Data for this task -
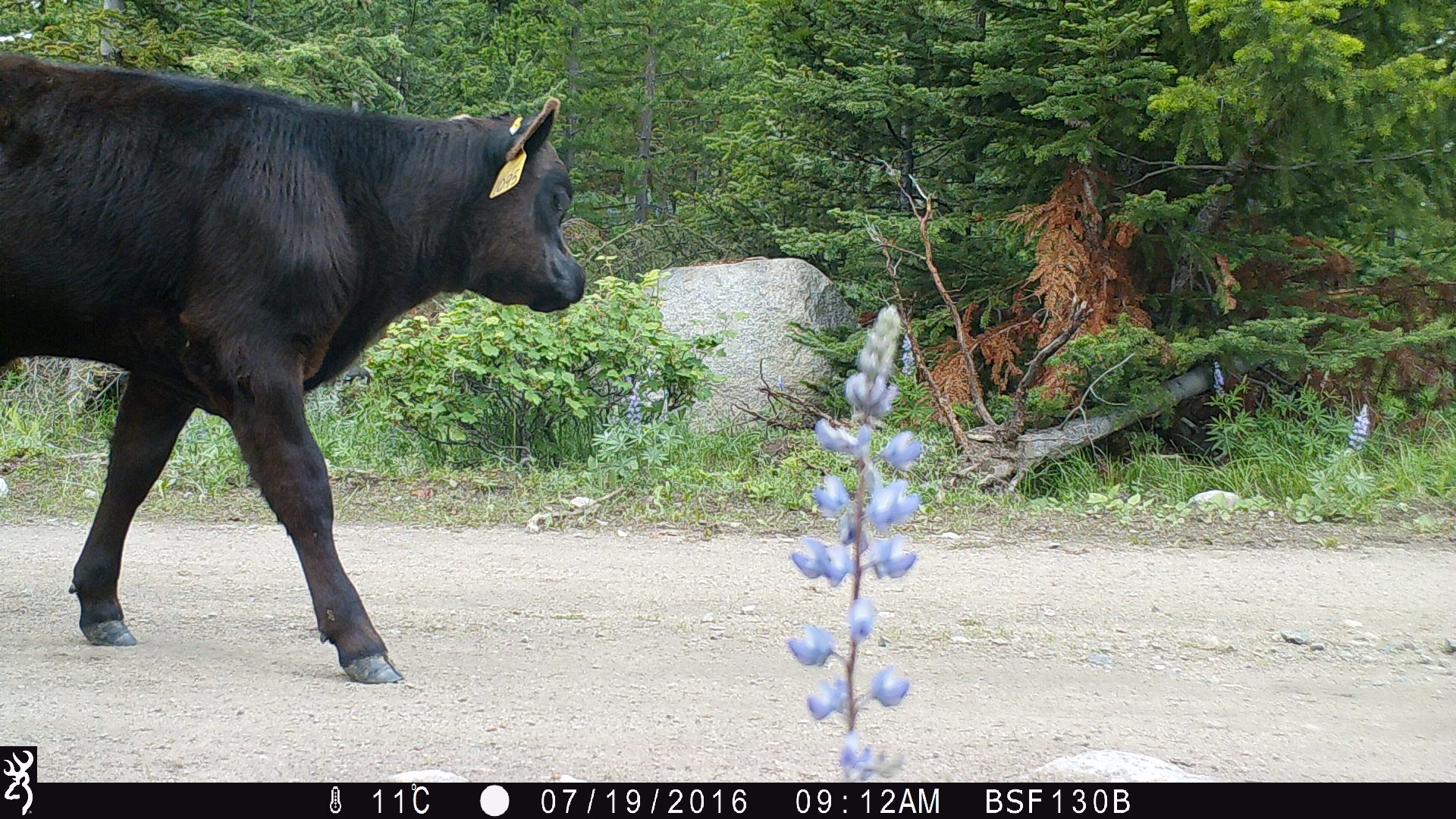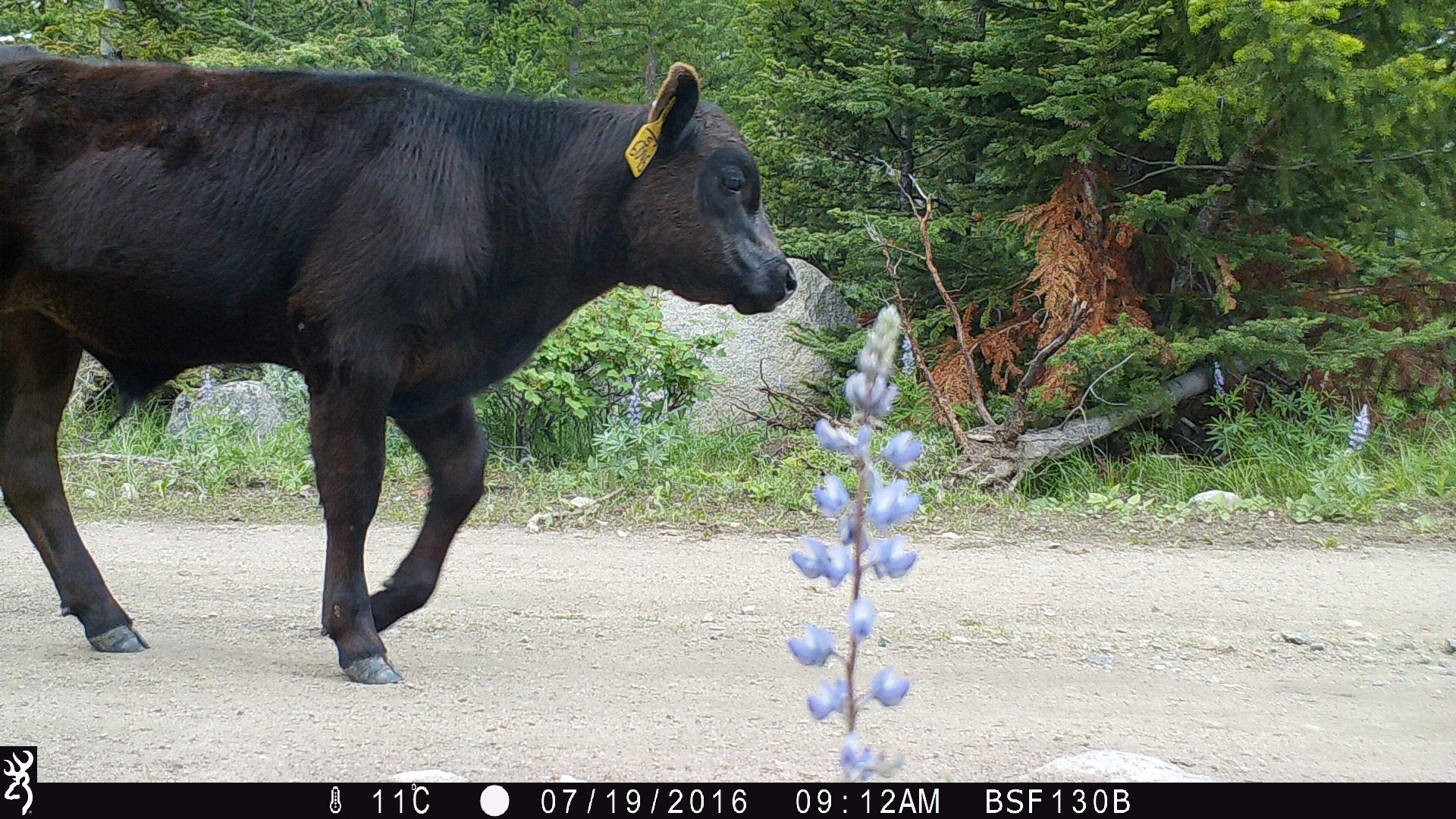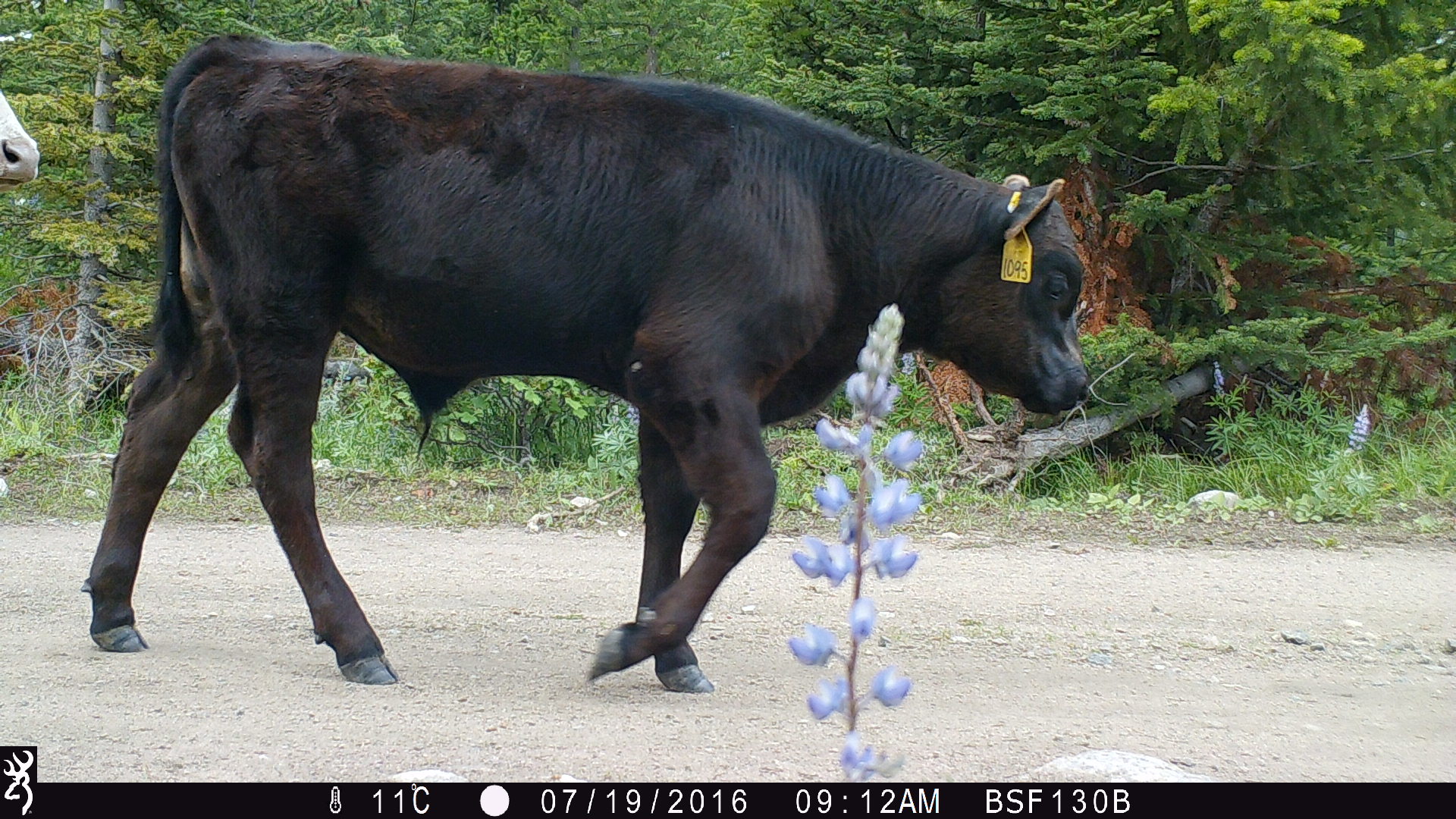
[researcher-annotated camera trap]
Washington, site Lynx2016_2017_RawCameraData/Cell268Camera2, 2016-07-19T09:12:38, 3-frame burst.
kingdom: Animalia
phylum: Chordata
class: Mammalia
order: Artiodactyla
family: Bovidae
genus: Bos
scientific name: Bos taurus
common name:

Exercise instructions -
Transcribe all of the data above exactly; no picture belongs in the copy.

Exercise response -
[researcher-annotated camera trap]
Washington, site Lynx2016_2017_RawCameraData/Cell268Camera2, 2016-07-19T09:12:38, 3-frame burst.
kingdom: Animalia
phylum: Chordata
class: Mammalia
order: Artiodactyla
family: Bovidae
genus: Bos
scientific name: Bos taurus
common name:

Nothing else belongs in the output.